• GIVEN TASK
Recast every line of the records below as a numbered list, omitting blank lines and leaving out the pictures.

• THE RECORDS
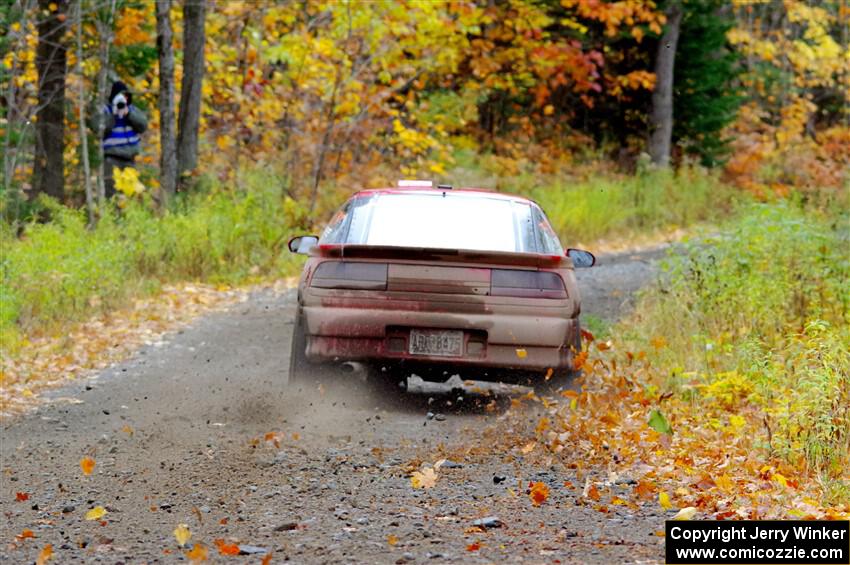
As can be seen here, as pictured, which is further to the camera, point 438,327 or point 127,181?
point 127,181

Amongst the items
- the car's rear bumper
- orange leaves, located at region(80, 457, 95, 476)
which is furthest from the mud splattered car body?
orange leaves, located at region(80, 457, 95, 476)

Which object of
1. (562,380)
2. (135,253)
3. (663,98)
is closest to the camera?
(562,380)

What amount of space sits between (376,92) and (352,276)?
14901 mm

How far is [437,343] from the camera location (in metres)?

• EXERCISE RESULT
1. As can be seen here, as pictured, which is further to the camera, point 438,327 or point 127,181?
2. point 127,181
3. Amongst the items
4. - the car's rear bumper
5. - orange leaves, located at region(80, 457, 95, 476)
6. which is furthest from the mud splattered car body?
7. orange leaves, located at region(80, 457, 95, 476)
8. Which object of
9. 1. (562,380)
10. 2. (135,253)
11. 3. (663,98)
12. is closest to the camera?
13. (562,380)
14. What amount of space sits between (376,92) and (352,276)?
15. 14901 mm
16. How far is [437,343] from the camera location (in metres)?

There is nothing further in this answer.